Q. My new bath in Maine looks great with ceramic tiles and white grout, except that the grout is already badly stained. How can I keep it as white as it started out?
A. Yep, it happens every time. Designers often suggest using white or light pastel colors for grout, with miserable results: dirt and mold. Try applying straight bleach, leave it on for a minute or two, and scrub with a small brush. Repeat as necessary. Still no success? OK, I’m not a designer, but I am suggesting something that a designer with imagination might find an interesting idea: Take out the dirty grout and put in the blackest grout you can find. Smashing! If you put in the dark grout, seal it with a tile sealer the next day.
Q. When a contractor installed a new hot air furnace in my basement, he added coils and other parts of a whole house air conditioner. When I started it up, a lot of water appeared on the basement floor, making a rather big mess. What happened and how can that be fixed?
A. I think the installer forgot to put in a water return line leading to the outdoors. The coils on top of the furnace are cooled by the air conditioner, allowing water vapor to condense on the coils during operation. Normally a plastic line is installed in the insulated unit that contains the coils, leading to a small pump that pumps the condensate to the outdoors. Call the contractor back and have him install such a line and pump, for free.
Q. My new concrete steps get very dirty, practically every day, and I can’t seem to keep them clean? How can I do that?
A. It’s not easy to keep things clean outdoors except with a constant vigil, especially concrete that is roughened (floated with a wood trowel) to make it nonslippery. But you can power wash the concrete to keep the steps clean. Buy a power-washing machine and all will be well if Wilmington lets you use the water. For additional protection, you can apply a clear sealer to the concrete or apply one coat of a semitransparent stain.
Q. I have some white painted or anodized aluminum tubing chairs with plastic seats and backs. Whenever I touch the tubing, white powdery stuff rubs off on my clothing. It washes off easily, but it is a real nuisance. Is there any way to stop this stuff from rubbing off?

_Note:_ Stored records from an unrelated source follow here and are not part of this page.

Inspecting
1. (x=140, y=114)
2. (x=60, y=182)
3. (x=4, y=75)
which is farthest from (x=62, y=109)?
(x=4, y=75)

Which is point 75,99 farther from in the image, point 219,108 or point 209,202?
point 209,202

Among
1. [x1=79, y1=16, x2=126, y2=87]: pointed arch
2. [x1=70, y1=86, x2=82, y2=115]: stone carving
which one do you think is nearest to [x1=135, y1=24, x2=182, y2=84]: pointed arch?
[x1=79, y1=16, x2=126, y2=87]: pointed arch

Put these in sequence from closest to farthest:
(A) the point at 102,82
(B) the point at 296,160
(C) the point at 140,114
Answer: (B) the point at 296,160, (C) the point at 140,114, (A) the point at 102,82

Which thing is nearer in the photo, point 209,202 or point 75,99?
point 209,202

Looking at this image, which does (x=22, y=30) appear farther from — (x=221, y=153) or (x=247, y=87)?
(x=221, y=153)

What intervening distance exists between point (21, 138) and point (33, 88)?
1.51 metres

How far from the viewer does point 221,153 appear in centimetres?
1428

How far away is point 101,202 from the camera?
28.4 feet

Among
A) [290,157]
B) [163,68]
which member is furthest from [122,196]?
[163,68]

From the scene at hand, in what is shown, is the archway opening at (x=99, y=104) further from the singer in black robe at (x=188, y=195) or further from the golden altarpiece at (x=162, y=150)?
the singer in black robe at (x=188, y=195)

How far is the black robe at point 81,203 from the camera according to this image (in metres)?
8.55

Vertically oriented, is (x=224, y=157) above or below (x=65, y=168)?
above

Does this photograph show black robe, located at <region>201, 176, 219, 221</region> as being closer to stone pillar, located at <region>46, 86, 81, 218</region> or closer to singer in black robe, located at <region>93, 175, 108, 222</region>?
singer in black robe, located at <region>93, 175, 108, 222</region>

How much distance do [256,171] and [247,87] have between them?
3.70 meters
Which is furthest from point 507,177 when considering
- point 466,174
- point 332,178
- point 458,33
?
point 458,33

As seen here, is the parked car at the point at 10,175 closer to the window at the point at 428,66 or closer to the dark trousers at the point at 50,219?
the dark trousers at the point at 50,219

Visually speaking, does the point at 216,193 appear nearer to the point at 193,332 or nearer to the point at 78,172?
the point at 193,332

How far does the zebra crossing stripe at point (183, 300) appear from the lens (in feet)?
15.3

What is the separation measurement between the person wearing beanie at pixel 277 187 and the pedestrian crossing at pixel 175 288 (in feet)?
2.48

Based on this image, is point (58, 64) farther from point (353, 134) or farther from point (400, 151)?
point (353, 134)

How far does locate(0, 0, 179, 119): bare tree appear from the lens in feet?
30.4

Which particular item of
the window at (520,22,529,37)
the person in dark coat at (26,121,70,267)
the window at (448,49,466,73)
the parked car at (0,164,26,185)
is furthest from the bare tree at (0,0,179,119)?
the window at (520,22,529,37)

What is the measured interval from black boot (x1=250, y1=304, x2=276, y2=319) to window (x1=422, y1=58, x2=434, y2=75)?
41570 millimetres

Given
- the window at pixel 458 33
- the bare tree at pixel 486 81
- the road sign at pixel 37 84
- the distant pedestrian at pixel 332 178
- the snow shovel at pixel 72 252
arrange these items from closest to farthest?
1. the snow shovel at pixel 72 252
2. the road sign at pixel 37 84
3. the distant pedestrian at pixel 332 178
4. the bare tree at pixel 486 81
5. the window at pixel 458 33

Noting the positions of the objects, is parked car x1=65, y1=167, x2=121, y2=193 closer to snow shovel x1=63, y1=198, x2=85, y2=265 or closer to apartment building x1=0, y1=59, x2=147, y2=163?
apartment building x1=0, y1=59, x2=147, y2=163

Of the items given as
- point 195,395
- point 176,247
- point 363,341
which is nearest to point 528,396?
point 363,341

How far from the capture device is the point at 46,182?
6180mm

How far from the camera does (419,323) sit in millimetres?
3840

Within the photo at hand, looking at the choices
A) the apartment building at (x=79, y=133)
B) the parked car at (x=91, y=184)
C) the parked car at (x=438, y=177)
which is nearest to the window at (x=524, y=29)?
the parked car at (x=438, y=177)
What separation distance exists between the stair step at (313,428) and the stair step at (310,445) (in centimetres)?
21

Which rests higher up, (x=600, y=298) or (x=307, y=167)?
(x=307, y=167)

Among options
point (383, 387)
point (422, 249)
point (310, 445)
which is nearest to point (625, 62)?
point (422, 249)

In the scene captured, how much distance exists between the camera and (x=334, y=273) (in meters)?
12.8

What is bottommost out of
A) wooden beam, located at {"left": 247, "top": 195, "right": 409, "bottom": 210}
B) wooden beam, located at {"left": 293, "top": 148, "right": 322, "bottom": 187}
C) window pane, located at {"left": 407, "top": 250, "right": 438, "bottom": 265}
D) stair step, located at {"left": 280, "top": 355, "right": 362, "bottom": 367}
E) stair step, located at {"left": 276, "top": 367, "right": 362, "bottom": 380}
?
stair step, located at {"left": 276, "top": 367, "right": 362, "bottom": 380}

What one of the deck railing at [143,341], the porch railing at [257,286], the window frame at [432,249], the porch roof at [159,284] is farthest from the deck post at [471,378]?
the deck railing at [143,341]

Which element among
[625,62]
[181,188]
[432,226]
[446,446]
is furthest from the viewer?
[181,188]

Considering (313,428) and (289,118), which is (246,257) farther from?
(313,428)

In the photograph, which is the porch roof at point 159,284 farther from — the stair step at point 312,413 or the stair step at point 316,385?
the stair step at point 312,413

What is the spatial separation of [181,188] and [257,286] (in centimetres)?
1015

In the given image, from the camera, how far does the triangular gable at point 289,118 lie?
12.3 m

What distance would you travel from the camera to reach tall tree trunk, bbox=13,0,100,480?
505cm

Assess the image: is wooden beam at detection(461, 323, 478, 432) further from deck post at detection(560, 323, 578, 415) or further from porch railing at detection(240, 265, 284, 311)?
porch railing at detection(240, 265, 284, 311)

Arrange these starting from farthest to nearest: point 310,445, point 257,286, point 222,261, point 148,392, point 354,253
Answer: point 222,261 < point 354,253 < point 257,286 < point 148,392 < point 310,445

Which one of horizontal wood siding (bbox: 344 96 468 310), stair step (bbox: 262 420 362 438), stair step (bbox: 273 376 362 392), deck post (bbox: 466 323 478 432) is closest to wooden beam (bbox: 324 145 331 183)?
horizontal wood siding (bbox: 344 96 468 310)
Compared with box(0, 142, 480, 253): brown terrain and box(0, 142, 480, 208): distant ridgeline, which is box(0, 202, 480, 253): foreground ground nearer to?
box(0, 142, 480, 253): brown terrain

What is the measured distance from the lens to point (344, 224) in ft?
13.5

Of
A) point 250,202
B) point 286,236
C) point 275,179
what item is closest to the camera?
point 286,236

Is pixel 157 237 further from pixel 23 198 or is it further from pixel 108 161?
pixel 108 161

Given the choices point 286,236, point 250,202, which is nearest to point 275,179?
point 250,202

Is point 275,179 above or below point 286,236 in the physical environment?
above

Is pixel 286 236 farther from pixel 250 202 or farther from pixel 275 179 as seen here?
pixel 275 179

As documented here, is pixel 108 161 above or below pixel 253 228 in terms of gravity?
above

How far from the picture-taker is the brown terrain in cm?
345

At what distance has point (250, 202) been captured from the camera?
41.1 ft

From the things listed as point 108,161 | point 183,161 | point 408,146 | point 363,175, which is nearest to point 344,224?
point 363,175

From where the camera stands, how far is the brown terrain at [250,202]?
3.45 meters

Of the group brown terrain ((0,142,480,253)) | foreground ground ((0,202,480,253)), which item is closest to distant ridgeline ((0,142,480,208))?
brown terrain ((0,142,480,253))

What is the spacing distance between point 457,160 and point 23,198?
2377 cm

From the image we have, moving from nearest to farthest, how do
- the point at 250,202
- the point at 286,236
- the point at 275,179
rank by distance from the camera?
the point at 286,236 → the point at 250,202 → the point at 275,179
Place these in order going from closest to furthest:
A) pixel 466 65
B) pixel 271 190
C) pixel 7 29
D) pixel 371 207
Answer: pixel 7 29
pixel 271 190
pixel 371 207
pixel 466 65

A. I think that the aluminum is oxidizing, or reacting to the elements in some way as it ages. That happened to my high-quality aluminum storm windows whenever I washed them. I solved the problem by hosing down the windows heavily, but that didn’t last very long, and certainly won’t help you. Check where you bought the chairs. Or, you could try painting the aluminum. Otherwise it beats the heck out of the Handyman.